A pouco mais de um ano da Copa do Mundo Feminina de 2027, a FIFA anunciou uma parceria com a Common Goal para desenvolver ações voltadas à promoção da igualdade de gênero por meio do futebol no Brasil. A iniciativa faz parte dos projetos de legado do Mundial e pretende ampliar oportunidades para meninas e mulheres dentro e fora dos campos.
O lançamento da parceria aconteceu na última segunda-feira, em São Paulo, e reuniu representantes da FIFA, da Common Goal e de organizações que atuam com futebol de impacto social em diferentes regiões do país.
Batizado de Equal Play Effect, o programa tem como objetivo acelerar a igualdade de gênero tanto no futebol quanto na sociedade. A iniciativa será implementada em conjunto com 15 organizações brasileiras que utilizam o esporte como ferramenta de transformação social, alcançando comunidades urbanas e rurais em todos os estados do país, incluindo as oito cidades-sede da Copa do Mundo Feminina de 2027.
A ação integra a estratégia de legado da FIFA para o torneio, que será realizado pela primeira vez na América do Sul. Além dos investimentos previstos para infraestrutura e desenvolvimento da modalidade, a entidade busca utilizar a competição como plataforma para enfrentar desafios sociais que ainda impactam mulheres e meninas.
“A Copa do Mundo Feminina no Brasil será um marco importante, não apenas por ser um torneio de sucesso, mas também porque, graças a programas como este, podemos inspirar um país inteiro a apoiar as futuras gerações de mulheres”, afirmou Aline Pellegrino, diretora de Legado e Relações com Partes Interessadas da Copa do Mundo Feminina da FIFA 2027.

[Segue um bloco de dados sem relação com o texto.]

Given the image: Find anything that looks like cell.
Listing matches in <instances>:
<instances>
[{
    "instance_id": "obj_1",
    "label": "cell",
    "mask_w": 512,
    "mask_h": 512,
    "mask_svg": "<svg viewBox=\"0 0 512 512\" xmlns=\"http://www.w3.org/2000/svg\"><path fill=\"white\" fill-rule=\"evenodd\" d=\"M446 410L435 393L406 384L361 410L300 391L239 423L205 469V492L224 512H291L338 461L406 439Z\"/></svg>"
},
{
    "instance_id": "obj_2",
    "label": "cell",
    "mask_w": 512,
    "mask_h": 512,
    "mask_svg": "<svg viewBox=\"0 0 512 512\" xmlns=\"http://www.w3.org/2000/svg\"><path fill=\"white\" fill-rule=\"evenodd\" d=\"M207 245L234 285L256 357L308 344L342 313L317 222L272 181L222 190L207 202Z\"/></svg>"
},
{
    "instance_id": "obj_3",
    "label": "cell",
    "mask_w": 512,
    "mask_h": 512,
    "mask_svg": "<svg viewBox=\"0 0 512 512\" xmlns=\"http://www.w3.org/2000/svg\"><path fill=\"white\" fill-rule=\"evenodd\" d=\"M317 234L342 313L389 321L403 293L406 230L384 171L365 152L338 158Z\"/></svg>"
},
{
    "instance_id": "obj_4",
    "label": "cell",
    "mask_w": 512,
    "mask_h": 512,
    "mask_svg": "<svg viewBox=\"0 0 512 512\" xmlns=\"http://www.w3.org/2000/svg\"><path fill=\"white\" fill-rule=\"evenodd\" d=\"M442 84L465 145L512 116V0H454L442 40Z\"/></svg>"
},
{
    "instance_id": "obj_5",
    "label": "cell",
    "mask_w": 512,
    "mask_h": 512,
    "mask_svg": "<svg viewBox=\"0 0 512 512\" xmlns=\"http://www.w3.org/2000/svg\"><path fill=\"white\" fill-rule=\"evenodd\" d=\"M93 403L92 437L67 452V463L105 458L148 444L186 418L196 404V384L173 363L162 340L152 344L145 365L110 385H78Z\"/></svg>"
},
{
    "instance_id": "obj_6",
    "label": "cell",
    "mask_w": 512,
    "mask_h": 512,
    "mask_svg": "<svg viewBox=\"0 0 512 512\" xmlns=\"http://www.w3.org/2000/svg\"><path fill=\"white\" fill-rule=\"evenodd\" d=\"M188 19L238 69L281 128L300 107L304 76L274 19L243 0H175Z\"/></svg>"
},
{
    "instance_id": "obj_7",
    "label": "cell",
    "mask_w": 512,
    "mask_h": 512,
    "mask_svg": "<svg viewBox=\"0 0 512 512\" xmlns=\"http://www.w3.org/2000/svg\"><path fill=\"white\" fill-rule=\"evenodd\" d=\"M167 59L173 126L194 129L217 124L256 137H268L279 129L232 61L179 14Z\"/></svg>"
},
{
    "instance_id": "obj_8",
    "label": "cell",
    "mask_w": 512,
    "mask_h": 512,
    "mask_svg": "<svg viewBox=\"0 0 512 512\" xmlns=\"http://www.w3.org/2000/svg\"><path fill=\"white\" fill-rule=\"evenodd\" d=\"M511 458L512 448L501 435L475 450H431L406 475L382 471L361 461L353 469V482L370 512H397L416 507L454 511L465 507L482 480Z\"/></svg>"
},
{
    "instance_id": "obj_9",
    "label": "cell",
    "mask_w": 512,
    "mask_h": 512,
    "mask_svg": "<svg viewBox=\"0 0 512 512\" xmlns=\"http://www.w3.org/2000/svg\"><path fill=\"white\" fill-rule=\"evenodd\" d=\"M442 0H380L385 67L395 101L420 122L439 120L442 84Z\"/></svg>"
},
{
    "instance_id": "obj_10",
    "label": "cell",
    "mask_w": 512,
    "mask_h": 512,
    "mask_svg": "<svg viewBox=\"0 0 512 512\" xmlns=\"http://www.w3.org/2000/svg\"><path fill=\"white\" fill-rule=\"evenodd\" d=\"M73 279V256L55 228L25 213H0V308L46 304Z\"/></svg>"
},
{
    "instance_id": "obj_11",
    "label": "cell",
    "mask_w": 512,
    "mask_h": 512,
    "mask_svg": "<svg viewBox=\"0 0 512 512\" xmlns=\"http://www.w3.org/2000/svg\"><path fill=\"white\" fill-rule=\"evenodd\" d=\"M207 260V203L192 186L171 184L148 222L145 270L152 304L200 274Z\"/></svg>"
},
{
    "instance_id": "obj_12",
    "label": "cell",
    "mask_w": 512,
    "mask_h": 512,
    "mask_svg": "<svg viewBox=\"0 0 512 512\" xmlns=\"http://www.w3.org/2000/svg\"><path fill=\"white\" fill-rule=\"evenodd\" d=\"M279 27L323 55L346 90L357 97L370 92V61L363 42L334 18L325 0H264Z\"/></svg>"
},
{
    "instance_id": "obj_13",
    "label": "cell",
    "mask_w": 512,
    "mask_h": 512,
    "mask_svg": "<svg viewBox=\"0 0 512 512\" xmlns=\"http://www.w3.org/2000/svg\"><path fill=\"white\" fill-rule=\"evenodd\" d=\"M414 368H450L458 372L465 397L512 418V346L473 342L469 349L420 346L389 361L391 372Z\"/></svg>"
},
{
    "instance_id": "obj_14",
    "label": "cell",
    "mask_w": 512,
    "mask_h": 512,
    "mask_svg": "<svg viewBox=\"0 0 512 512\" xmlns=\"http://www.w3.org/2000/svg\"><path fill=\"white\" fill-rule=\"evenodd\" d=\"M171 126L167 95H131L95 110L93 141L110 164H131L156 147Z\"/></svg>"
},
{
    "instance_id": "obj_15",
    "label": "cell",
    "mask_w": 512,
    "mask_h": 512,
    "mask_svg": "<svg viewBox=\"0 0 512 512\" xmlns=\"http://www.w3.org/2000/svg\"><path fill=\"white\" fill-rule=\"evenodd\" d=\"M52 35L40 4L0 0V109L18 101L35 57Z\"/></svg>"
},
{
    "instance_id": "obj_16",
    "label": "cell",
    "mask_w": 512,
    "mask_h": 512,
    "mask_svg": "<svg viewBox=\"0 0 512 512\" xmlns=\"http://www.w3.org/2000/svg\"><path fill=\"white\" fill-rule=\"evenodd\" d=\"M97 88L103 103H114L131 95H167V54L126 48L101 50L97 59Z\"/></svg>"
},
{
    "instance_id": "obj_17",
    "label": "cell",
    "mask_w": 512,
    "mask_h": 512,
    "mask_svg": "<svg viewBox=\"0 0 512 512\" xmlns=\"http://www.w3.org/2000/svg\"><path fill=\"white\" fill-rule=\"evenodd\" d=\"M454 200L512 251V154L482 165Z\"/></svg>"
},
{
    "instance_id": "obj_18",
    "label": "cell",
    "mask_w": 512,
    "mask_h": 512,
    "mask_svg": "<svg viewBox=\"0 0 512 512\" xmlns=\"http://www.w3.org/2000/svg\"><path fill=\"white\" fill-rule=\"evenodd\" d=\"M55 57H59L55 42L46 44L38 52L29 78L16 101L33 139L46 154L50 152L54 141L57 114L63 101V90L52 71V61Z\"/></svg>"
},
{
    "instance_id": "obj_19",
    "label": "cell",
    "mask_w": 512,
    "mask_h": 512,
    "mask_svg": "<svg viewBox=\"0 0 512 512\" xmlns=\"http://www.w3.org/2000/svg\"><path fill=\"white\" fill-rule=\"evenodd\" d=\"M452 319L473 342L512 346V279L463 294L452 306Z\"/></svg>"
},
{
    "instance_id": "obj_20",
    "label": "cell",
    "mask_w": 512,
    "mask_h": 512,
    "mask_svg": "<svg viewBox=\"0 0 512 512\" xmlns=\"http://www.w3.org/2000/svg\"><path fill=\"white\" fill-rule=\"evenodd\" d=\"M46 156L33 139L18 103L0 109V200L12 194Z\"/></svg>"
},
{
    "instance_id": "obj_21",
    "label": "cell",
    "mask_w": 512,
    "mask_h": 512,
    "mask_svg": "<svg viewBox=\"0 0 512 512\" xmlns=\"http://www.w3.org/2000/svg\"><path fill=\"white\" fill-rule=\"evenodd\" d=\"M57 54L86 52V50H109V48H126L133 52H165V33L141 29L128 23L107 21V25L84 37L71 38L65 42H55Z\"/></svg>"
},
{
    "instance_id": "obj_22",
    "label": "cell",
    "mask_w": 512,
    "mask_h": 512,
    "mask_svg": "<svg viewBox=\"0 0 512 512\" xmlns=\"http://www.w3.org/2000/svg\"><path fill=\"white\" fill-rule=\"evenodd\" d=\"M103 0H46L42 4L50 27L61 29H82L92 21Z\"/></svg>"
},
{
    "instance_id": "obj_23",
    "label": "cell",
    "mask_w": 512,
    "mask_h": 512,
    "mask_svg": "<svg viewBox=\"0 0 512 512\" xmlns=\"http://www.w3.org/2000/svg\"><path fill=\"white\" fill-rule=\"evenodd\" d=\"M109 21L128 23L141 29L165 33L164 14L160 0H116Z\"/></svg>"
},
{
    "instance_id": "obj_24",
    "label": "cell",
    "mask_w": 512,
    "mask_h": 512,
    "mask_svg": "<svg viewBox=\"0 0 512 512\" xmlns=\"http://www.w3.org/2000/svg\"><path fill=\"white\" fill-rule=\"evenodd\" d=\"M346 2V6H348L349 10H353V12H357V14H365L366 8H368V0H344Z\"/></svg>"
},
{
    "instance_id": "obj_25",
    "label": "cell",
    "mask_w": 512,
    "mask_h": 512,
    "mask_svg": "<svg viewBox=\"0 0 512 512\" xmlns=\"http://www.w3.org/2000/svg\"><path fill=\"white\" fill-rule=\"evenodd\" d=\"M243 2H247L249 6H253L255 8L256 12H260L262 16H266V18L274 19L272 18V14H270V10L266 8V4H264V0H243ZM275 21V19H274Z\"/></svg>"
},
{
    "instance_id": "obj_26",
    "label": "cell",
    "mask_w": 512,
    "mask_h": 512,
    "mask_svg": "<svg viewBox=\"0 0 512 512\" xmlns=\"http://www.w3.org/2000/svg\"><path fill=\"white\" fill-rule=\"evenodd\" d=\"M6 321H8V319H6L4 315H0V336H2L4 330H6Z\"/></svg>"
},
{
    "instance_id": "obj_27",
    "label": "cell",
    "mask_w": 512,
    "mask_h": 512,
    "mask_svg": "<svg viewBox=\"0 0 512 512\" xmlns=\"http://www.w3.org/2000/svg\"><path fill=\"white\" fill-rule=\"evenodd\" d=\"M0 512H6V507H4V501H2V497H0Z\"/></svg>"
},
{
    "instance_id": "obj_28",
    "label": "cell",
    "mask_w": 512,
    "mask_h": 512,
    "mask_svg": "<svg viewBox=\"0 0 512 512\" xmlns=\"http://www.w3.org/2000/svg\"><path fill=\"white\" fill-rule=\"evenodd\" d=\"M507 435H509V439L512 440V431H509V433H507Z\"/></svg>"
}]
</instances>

Segundo a dirigente, o impacto social é um dos pilares centrais da estratégia da FIFA para o torneio.
“Nosso objetivo é combater a desigualdade de gênero e melhorar o papel das mulheres no futebol e na sociedade. Trabalhar em conjunto com a Common Goal ampliará a visibilidade e o alcance dos nossos esforços nessa área”, acrescentou.
Como funcionará o programa
Ao longo dos últimos seis meses, as organizações participantes passaram por um processo de formação e planejamento para identificar desafios e oportunidades relacionados à equidade de gênero em suas comunidades.
Cada instituição desenvolveu um plano de ação próprio, estabelecendo metas e estratégias para fortalecer a participação feminina em áreas como liderança, desenvolvimento de programas, proteção de crianças e adolescentes e engajamento comunitário.
A primeira fase da iniciativa tem conclusão prevista para março de 2027.
A coordenação nacional ficará a cargo de três organizações brasileiras: Instituto Esporte Mais, Empodera e Instituto Futebol de Rua. Elas serão responsáveis por articular uma rede formada por outras 12 entidades que atuam em diferentes regiões do país.